The following is my tuning config:

“tuningConfig”: {

“type”: “hadoop”,

“partitionsSpec”: {

“targetPartitionSize”: 0

},

“numBackgroundPersistThreads” : 1,

“useCombiner”: true,

“jobProperties”: {

“mapreduce.map.memory.mb”: 2048,

“mapreduce.map.java.opts”: “-server -Xmx1536m -Duser.timezone=UTC -Dfile.encoding=UTF-8”,

“mapreduce.reduce.memory.mb”: 6144,

“mapreduce.reduce.java.opts”:"-server -Xmx2560m -Duser.timezone=UTC -Dfile.encoding=UTF-8",

“mapreduce.job.reduces”: 21,

“mapreduce.job.jvm.numtasks”: 20,

“mapreduce.reduce.shuffle.parallelcopies”: 50,

“mapreduce.reduce.shuffle.input.buffer.percent”: 0.5,

“mapreduce.task.io.sort.mb” : 250,

“mapreduce.task.io.sort.factor”: 100,

“mapreduce.jobtracker.handler.count”: 64,

“mapreduce.tasktracker.http.threads”: 20,

“mapreduce.output.fileoutputformat.compress”: false,

“mapreduce.output.fileoutputformat.compress.type”: “BLOCK”,

“mapreduce.output.fileoutputformat.compress.codec”: “org.apache.hadoop.io.compress.DefaultCodec”,

“mapreduce.map.output.compress”: true,

“mapreduce.map.output.compress.codec”: “org.apache.hadoop.io.compress.DefaultCodec”,

“mapreduce.map.speculative”: false,

“mapreduce.reduce.speculative”: false,

“mapreduce.task.timeout”: 1800000

}

}

``

Sample Data by Month (~ 3.2 GB):

Found 7 items

-rw-r–r-- 1 reporting hdfs 114 2016-06-22 13:50 hdfs://hadoopc/tmp/report-data/rebuild-2015_11.csv

-rw-r–r-- 1 reporting hdfs 7.0 M 2016-06-22 13:50 hdfs://hadoopc/tmp/report-data/rebuild-2015_12.csv

-rw-r–r-- 1 reporting hdfs 7.0 M 2016-06-22 13:50 hdfs://hadoopc/tmp/report-data/rebuild-2016_01.csv

-rw-r–r-- 1 reporting hdfs 2.7 K 2016-06-22 13:50 hdfs://hadoopc/tmp/report-data/rebuild-2016_02.csv

-rw-r–r-- 1 reporting hdfs 7.0 M 2016-06-22 13:50 hdfs://hadoopc/tmp/report-data/rebuild-2016_03.csv

-rw-r–r-- 1 reporting hdfs 847 2016-06-22 13:50 hdfs://hadoopc/tmp/report-data/rebuild-2016_04.csv

-rw-r–r-- 1 reporting hdfs 3.2 G 2016-06-22 13:50 hdfs://hadoopc/tmp/report-data/rebuild-2016_05.csv
-rw-r–r-- 1 reporting hdfs 7.0 M 2016-06-22 13:50 hdfs://hadoopc/tmp/report-data/rebuild-2016_06.csv

``

Sample Intervals by Month:

“intervals”: [“2015-11-01T00:00:00.000Z/2015-12-01T00:00:00.000Z”]

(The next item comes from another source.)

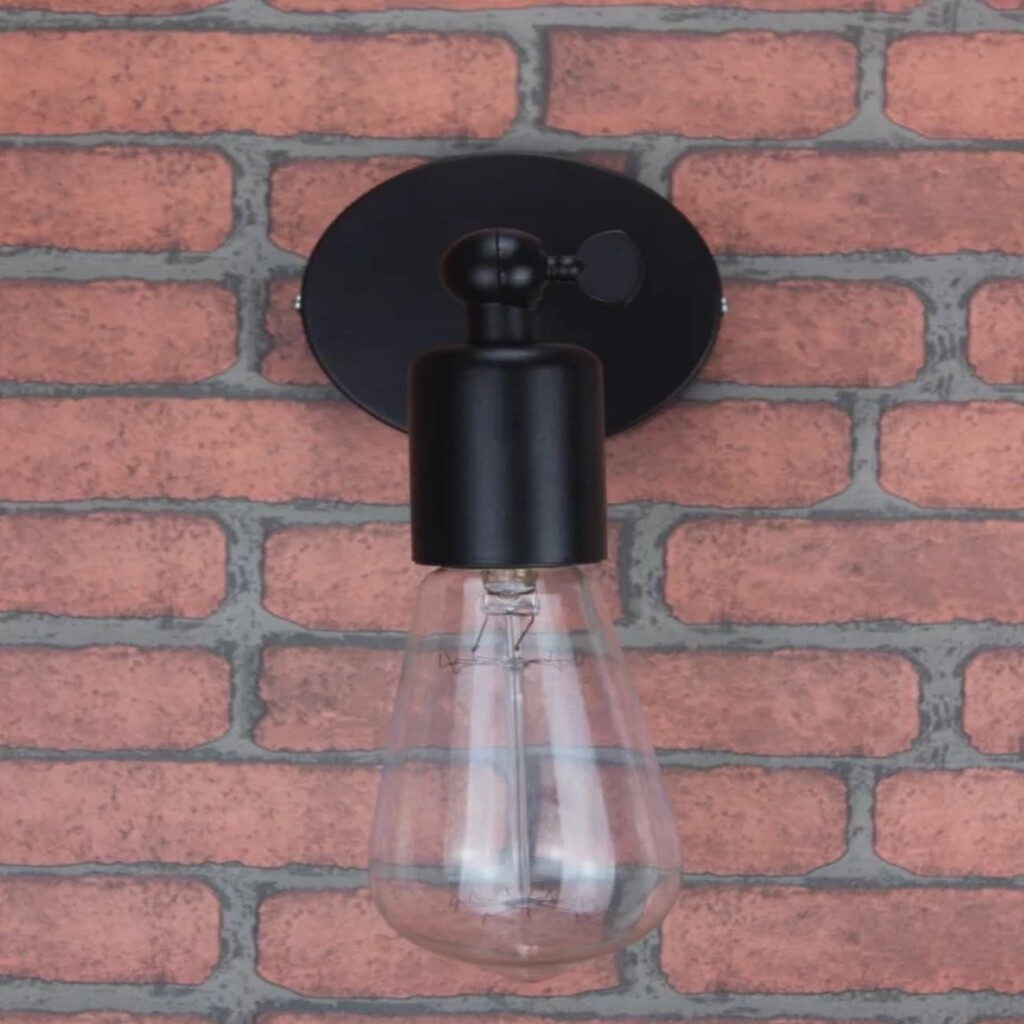 MYLİGHTS RUSTİK MAFSALI HAREKETLİ APLİK E27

“intervals”: [“2015-12-01T00:00:00.000Z/2016-01-01T00:00:00.000Z”]

“intervals”: [“2016-01-01T00:00:00.000Z/2016-02-01T00:00:00.000Z”]

“intervals”: [“2016-02-01T00:00:00.000Z/2016-03-01T00:00:00.000Z”]

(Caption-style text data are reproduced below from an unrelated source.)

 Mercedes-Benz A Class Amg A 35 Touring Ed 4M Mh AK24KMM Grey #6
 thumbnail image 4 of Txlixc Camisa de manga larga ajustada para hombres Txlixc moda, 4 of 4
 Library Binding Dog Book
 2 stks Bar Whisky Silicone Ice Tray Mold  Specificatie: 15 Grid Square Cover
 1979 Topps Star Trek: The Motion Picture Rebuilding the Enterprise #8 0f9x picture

“intervals”: [“2016-03-01T00:00:00.000Z/2016-04-01T00:00:00.000Z”]

“intervals”: [“2016-04-01T00:00:00.000Z/2016-05-01T00:00:00.000Z”]

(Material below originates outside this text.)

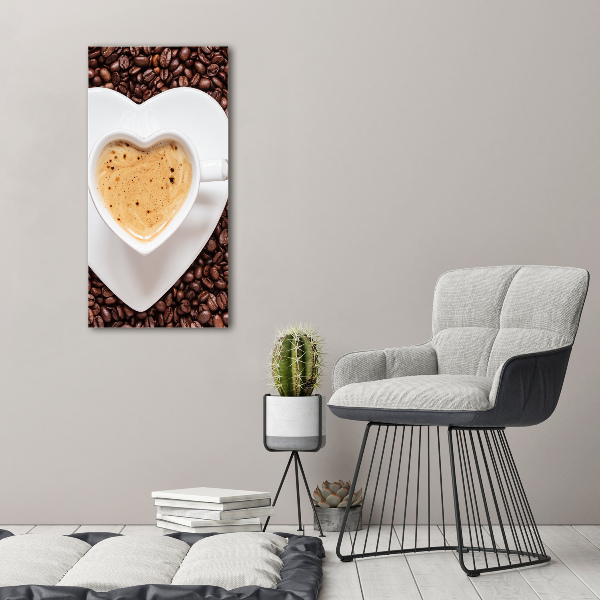 Canvas wall art Cup of coffee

“intervals”: [“2016-05-01T00:00:00.000Z/2016-06-01T00:00:00.000Z”]

“intervals”: [“2016-06-01T00:00:00.000Z/2016-07-01T00:00:00.000Z”]

``

The local hadoop task is only meant for quickstarts and PoCs, it is not designed to be performant at all. For ingestion of large batch static files, we recommend using a remote Hadoop cluster or if you have your data in Kafka and are using Kafka 0.9.1, you can stream your data via the new Kafka indexing task.